Ketua Kadin Surakarta akui serahkan Rp125 juta kepada Sudewa

Ketua Kadin Surakarta akui serahkan Rp125 juta kepada Sudewa

Saya serahkan Rp125 juta melalui Nur Widayat. Pengakuannya sebagai orangnya Pak Sudewa

Semarang (ANTARA) – Ketua Ruangan Dagang dan Industri (Kadin) Kota Surakarta Ferry Septha Indrianto mengaku menyerahkan Fulus Rp125 juta kepada Bupati nonaktif Pati Sudewa melalui seorang perantara dalam sidang dugaan suap dan gratifikasi di Pengadilan Tipikor Semarang, Senin.

Ferry, yang diperiksa sebagai saksi sekaligus Direktur PT Indria Putra Persada, mengatakan Fulus tersebut diserahkan melalui pengusaha Nur Widayat yang mengaku sebagai orang kepercayaan Sudewa.

“Saya serahkan Rp125 juta melalui Nur Widayat. Pengakuannya sebagai orangnya Pak Sudewa,” kata Ferry di hadapan majelis hakim yang dipimpin Hakim Ketua Edwin Pudyono.

Ferry menjelaskan penyerahan Fulus itu berawal dari permintaan Pejabat Pembuat Komitmen (PPK) proyek Jalur Ganda KA Solo-Semarang (JGSS) 1, Dheky Martin.

“Pak Dheky menyampaikan akan Eksis yang menemui, orangnya Pak Sudewa. Diminta memberikan sejumlah Fulus, nilainya diserahkan ke saya,” ujarnya.

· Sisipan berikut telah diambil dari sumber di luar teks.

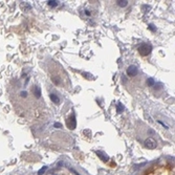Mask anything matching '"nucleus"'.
<instances>
[{"instance_id": "8", "label": "nucleus", "mask_w": 175, "mask_h": 175, "mask_svg": "<svg viewBox=\"0 0 175 175\" xmlns=\"http://www.w3.org/2000/svg\"><path fill=\"white\" fill-rule=\"evenodd\" d=\"M147 83H148V85H149V86H153L155 82H154V80H153L152 78H149L148 80H147Z\"/></svg>"}, {"instance_id": "14", "label": "nucleus", "mask_w": 175, "mask_h": 175, "mask_svg": "<svg viewBox=\"0 0 175 175\" xmlns=\"http://www.w3.org/2000/svg\"><path fill=\"white\" fill-rule=\"evenodd\" d=\"M55 127H57V128H61L62 127V125L60 123H55Z\"/></svg>"}, {"instance_id": "13", "label": "nucleus", "mask_w": 175, "mask_h": 175, "mask_svg": "<svg viewBox=\"0 0 175 175\" xmlns=\"http://www.w3.org/2000/svg\"><path fill=\"white\" fill-rule=\"evenodd\" d=\"M52 82H54L55 84H60V80H58V79H55V78H52Z\"/></svg>"}, {"instance_id": "16", "label": "nucleus", "mask_w": 175, "mask_h": 175, "mask_svg": "<svg viewBox=\"0 0 175 175\" xmlns=\"http://www.w3.org/2000/svg\"><path fill=\"white\" fill-rule=\"evenodd\" d=\"M85 13H86V15H87V16H89V15H90V12H88V10H86Z\"/></svg>"}, {"instance_id": "10", "label": "nucleus", "mask_w": 175, "mask_h": 175, "mask_svg": "<svg viewBox=\"0 0 175 175\" xmlns=\"http://www.w3.org/2000/svg\"><path fill=\"white\" fill-rule=\"evenodd\" d=\"M47 4L49 5V6H51V8H55V6H57V5H58V3L56 2V1H48V2H47Z\"/></svg>"}, {"instance_id": "12", "label": "nucleus", "mask_w": 175, "mask_h": 175, "mask_svg": "<svg viewBox=\"0 0 175 175\" xmlns=\"http://www.w3.org/2000/svg\"><path fill=\"white\" fill-rule=\"evenodd\" d=\"M45 170H46V167H43V168H42V169L39 171V173H38V175H42V174H43V173L45 172Z\"/></svg>"}, {"instance_id": "2", "label": "nucleus", "mask_w": 175, "mask_h": 175, "mask_svg": "<svg viewBox=\"0 0 175 175\" xmlns=\"http://www.w3.org/2000/svg\"><path fill=\"white\" fill-rule=\"evenodd\" d=\"M156 145H157L156 142L153 138H151V137H149L148 139H146V142H145V146L148 149H154L155 147H156Z\"/></svg>"}, {"instance_id": "1", "label": "nucleus", "mask_w": 175, "mask_h": 175, "mask_svg": "<svg viewBox=\"0 0 175 175\" xmlns=\"http://www.w3.org/2000/svg\"><path fill=\"white\" fill-rule=\"evenodd\" d=\"M152 50V46L150 44H147V43H142L141 45L138 46V52L141 54L142 56H147L149 55Z\"/></svg>"}, {"instance_id": "11", "label": "nucleus", "mask_w": 175, "mask_h": 175, "mask_svg": "<svg viewBox=\"0 0 175 175\" xmlns=\"http://www.w3.org/2000/svg\"><path fill=\"white\" fill-rule=\"evenodd\" d=\"M117 112H122V111H123V109H124V107L122 106L121 103H118L117 106Z\"/></svg>"}, {"instance_id": "7", "label": "nucleus", "mask_w": 175, "mask_h": 175, "mask_svg": "<svg viewBox=\"0 0 175 175\" xmlns=\"http://www.w3.org/2000/svg\"><path fill=\"white\" fill-rule=\"evenodd\" d=\"M34 93H35V96H36V97H40L41 91H40V88H39L38 86H35V87H34Z\"/></svg>"}, {"instance_id": "6", "label": "nucleus", "mask_w": 175, "mask_h": 175, "mask_svg": "<svg viewBox=\"0 0 175 175\" xmlns=\"http://www.w3.org/2000/svg\"><path fill=\"white\" fill-rule=\"evenodd\" d=\"M49 97H50V100H51L54 103H56V104H59V103H60V99H59V97H58L57 96H56V94L51 93Z\"/></svg>"}, {"instance_id": "9", "label": "nucleus", "mask_w": 175, "mask_h": 175, "mask_svg": "<svg viewBox=\"0 0 175 175\" xmlns=\"http://www.w3.org/2000/svg\"><path fill=\"white\" fill-rule=\"evenodd\" d=\"M117 4L121 6V8H123V6H126L128 4V1H117Z\"/></svg>"}, {"instance_id": "5", "label": "nucleus", "mask_w": 175, "mask_h": 175, "mask_svg": "<svg viewBox=\"0 0 175 175\" xmlns=\"http://www.w3.org/2000/svg\"><path fill=\"white\" fill-rule=\"evenodd\" d=\"M67 125H68L69 129H75V128H76V121H75V117H71L67 121Z\"/></svg>"}, {"instance_id": "4", "label": "nucleus", "mask_w": 175, "mask_h": 175, "mask_svg": "<svg viewBox=\"0 0 175 175\" xmlns=\"http://www.w3.org/2000/svg\"><path fill=\"white\" fill-rule=\"evenodd\" d=\"M97 156H99L101 159L103 160V162H108V160H109V157H108V155L105 154V153H103V152L97 151Z\"/></svg>"}, {"instance_id": "3", "label": "nucleus", "mask_w": 175, "mask_h": 175, "mask_svg": "<svg viewBox=\"0 0 175 175\" xmlns=\"http://www.w3.org/2000/svg\"><path fill=\"white\" fill-rule=\"evenodd\" d=\"M137 72H138V69L136 68L134 65L129 66L128 69H127V75L129 77H135L136 75H137Z\"/></svg>"}, {"instance_id": "15", "label": "nucleus", "mask_w": 175, "mask_h": 175, "mask_svg": "<svg viewBox=\"0 0 175 175\" xmlns=\"http://www.w3.org/2000/svg\"><path fill=\"white\" fill-rule=\"evenodd\" d=\"M149 27H150V29H151V30H154V26H153L152 24H150V25H149Z\"/></svg>"}]
</instances>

Ia mengatakan PT Indria Putra Persada memenangkan tender proyek JGSS 1 senilai Rp22 miliar. Fulus Rp125 juta tersebut, lanjut dia, diambil dari bagian keuntungan Penyelenggaraan proyek.

Demi Berjumpa dengan Nur Widayat, Ferry mengaku mengira Fulus itu berkaitan dengan dukungan Sudewa yang Demi itu Lagi menjabat sebagai Member Komisi V DPR dari daerah pemilihan Solo.

“Saya pikir Pak Sudewa sebagai Member DPR yang tempat tinggal dekat dengan Posisi proyek, tentu ikut membantu dalam upaya pembebasan lahan,” katanya.

Meski demikian, Ferry mengaku Kagak dapat memastikan apakah Fulus tersebut Betul-Betul diterima Sudewa karena Kagak mengenal mantan Member DPR tersebut secara langsung.

Dalam perkara itu, Sudewa didakwa menerima suap dan gratifikasi dari Penyelenggaraan sejumlah proyek di Direktorat Jenderal Perkeretaapian (DJKA) dengan total Sekeliling Rp3,8 miliar.

Selain itu, jaksa juga mendakwa Sudewa menerima Rp2,4 miliar terkait proses pengisian jabatan perangkat desa di Kabupaten Pati pada periode 2025 hingga 2026.

Sebelumnya, Pengadilan Tipikor Semarang menolak eksepsi Sudewa dan memerintahkan penuntut Lazim melanjutkan pemeriksaan perkara dengan menghadirkan para saksi. Setelah putusan sela pada 28 Juni 2026, sempat terjadi kericuhan yang melibatkan pendukung Sudewa sehingga proses evakuasi oleh kepolisian berlangsung Sekeliling satu Sebelah jam.